So, I have implemented a path overlap on a graph with a custom-made A*, using boost::graph
, but all developed from scratch.
What is a path overlap is simple. Given a graph of letters ('A'-> 'C'
, ...), and a word HELLO, I need to find the best overlapping starting from 'H'
in the graph, ending in 'O'
(if it exists, or end when the path length is reached). The "best" refers to the way candidate nodes are chosen, simply exploring the letter that is nearer to the current one in the word. The graph weights are therefore dynamic, they depend on the input word.

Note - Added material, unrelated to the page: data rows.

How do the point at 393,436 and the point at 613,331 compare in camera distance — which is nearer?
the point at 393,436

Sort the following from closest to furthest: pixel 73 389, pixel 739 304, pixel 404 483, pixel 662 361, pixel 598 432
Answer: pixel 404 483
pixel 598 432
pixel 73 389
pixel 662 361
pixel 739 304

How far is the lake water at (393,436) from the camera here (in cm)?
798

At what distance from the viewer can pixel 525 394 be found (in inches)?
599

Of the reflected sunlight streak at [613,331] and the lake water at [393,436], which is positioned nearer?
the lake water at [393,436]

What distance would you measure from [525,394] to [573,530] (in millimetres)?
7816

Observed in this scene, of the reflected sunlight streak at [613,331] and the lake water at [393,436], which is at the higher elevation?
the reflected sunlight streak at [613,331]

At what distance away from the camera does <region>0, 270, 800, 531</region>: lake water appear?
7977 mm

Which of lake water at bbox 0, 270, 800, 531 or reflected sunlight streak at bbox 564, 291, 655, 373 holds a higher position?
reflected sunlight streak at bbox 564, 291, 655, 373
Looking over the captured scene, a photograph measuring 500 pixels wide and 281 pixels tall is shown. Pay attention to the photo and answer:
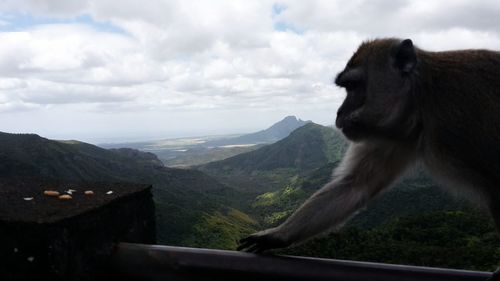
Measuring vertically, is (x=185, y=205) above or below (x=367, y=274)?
below

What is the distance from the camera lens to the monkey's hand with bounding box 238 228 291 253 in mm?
3250

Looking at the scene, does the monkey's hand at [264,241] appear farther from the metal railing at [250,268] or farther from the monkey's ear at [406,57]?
the monkey's ear at [406,57]

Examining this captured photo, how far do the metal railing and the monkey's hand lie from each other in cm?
84

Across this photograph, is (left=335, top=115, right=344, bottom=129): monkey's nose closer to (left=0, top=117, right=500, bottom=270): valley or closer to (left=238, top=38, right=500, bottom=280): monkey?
(left=238, top=38, right=500, bottom=280): monkey

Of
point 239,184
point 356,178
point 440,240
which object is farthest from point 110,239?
point 239,184

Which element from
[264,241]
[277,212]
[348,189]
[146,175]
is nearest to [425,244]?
[348,189]

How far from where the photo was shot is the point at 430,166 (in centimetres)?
373

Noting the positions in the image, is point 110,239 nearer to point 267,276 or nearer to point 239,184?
point 267,276

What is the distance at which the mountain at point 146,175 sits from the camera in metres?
75.3

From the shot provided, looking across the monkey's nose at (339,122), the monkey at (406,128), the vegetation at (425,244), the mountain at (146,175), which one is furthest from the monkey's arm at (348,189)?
the mountain at (146,175)

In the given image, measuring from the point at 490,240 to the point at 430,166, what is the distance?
39039mm

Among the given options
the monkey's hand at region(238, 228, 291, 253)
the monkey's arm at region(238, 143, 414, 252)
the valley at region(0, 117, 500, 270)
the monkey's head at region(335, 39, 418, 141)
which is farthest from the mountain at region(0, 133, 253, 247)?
the monkey's hand at region(238, 228, 291, 253)

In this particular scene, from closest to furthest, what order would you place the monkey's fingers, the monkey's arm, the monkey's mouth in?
the monkey's fingers
the monkey's arm
the monkey's mouth

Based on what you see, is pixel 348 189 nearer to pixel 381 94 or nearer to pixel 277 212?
pixel 381 94
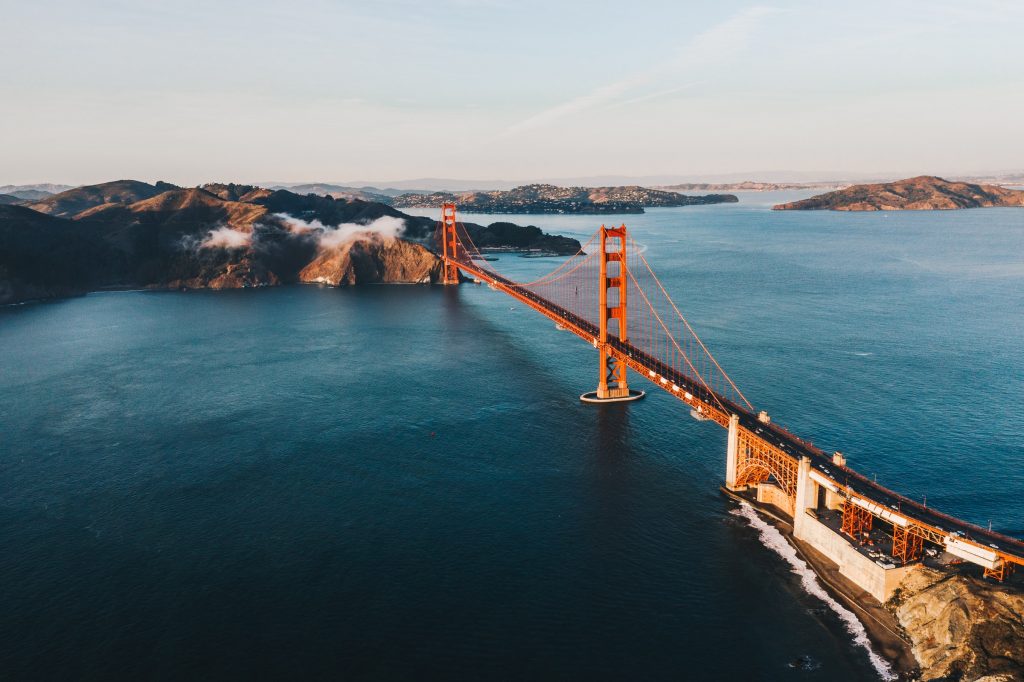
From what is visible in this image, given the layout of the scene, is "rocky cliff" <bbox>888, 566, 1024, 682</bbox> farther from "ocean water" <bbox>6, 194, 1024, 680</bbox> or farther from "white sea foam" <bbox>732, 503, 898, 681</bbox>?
"ocean water" <bbox>6, 194, 1024, 680</bbox>

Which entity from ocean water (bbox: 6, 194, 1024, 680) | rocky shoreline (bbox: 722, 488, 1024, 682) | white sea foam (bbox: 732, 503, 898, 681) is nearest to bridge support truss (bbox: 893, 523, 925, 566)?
rocky shoreline (bbox: 722, 488, 1024, 682)

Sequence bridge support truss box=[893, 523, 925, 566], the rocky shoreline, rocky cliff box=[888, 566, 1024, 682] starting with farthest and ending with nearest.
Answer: bridge support truss box=[893, 523, 925, 566] → the rocky shoreline → rocky cliff box=[888, 566, 1024, 682]

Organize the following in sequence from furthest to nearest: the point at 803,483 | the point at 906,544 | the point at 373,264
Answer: the point at 373,264 → the point at 803,483 → the point at 906,544

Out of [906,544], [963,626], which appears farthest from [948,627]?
[906,544]

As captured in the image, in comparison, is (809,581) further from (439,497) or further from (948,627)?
(439,497)

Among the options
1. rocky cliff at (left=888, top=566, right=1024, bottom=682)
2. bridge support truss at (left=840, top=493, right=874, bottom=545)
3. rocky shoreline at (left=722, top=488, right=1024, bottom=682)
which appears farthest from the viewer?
bridge support truss at (left=840, top=493, right=874, bottom=545)

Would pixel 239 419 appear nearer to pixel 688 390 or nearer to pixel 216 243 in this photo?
pixel 688 390

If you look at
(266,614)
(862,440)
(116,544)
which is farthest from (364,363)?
(862,440)
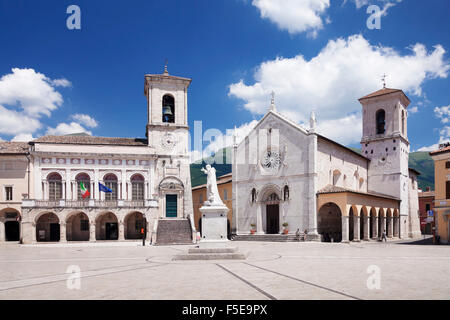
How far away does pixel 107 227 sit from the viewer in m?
41.3

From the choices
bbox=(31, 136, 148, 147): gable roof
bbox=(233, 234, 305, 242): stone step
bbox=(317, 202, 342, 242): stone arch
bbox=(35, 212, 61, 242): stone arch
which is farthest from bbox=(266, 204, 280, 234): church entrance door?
bbox=(35, 212, 61, 242): stone arch

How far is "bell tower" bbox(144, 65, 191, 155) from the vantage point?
4331 centimetres

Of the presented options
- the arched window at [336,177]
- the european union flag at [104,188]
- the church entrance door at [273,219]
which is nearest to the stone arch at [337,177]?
the arched window at [336,177]

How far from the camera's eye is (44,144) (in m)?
40.1

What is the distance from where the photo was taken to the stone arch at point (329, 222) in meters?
39.0

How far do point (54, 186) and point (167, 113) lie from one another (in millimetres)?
14252

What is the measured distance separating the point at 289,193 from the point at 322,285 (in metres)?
29.0

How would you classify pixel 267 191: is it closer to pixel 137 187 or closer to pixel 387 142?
pixel 137 187

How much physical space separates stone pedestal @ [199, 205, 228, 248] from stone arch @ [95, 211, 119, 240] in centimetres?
2432

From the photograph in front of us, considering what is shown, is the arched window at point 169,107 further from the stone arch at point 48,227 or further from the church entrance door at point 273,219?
the stone arch at point 48,227

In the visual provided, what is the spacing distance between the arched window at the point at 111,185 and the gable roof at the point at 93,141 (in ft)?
12.2

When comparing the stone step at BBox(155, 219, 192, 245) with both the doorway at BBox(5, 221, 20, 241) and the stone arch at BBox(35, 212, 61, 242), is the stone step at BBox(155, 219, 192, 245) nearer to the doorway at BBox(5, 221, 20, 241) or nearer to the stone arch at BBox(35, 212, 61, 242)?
the stone arch at BBox(35, 212, 61, 242)
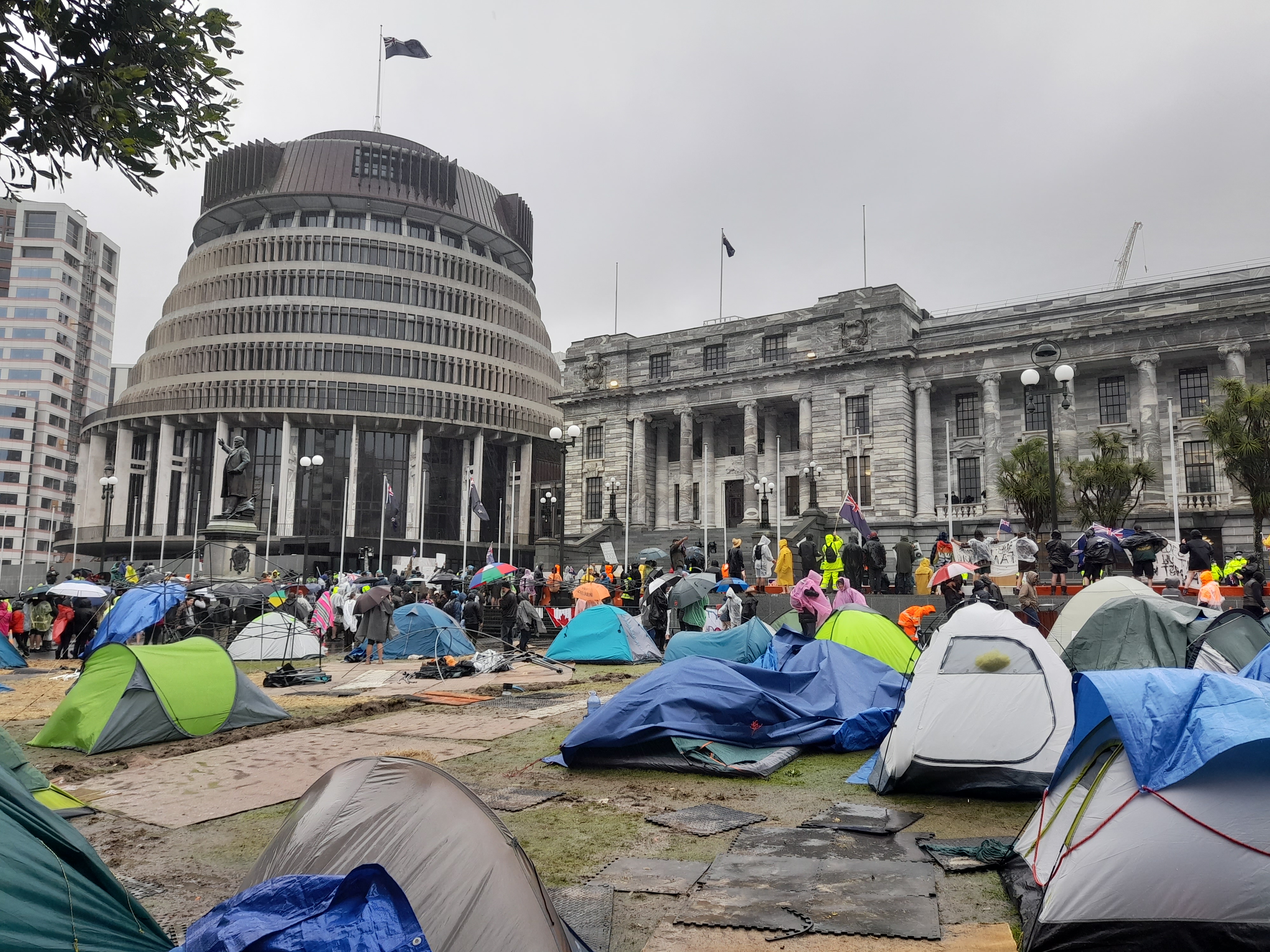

See the following example:
/*
* B H
* / \ /
* A---D---F---G---I
* \ /\
* C E
*
* input: A E I O U
* result: A D F G I
*/
What I've done is simple: using a DFS that tracks nodes and inserts them in a priority queue. Obviously, this isn't quite optimal: I'd very much like to use boost::depth_first_search
.
My problem is simple: all the examples use a graph traversal with no initial node. The graph is very large, like 8M nodes minimum, hoping to get up to 100M nodes, on a cluster. So I am aiming to distribute the graph over a cluster with Parallel BGL.
What to you suggest?
Probably my from scratch approach isn't really the best one, it would be easier to use BGL, but although I succeeded in trying a very basic astar_search
, I am failing to try a simple depth_first_search
. I am unable to understand color maps and how I can set the destination node, so I will post my code, hoping someone will point me in the right direction.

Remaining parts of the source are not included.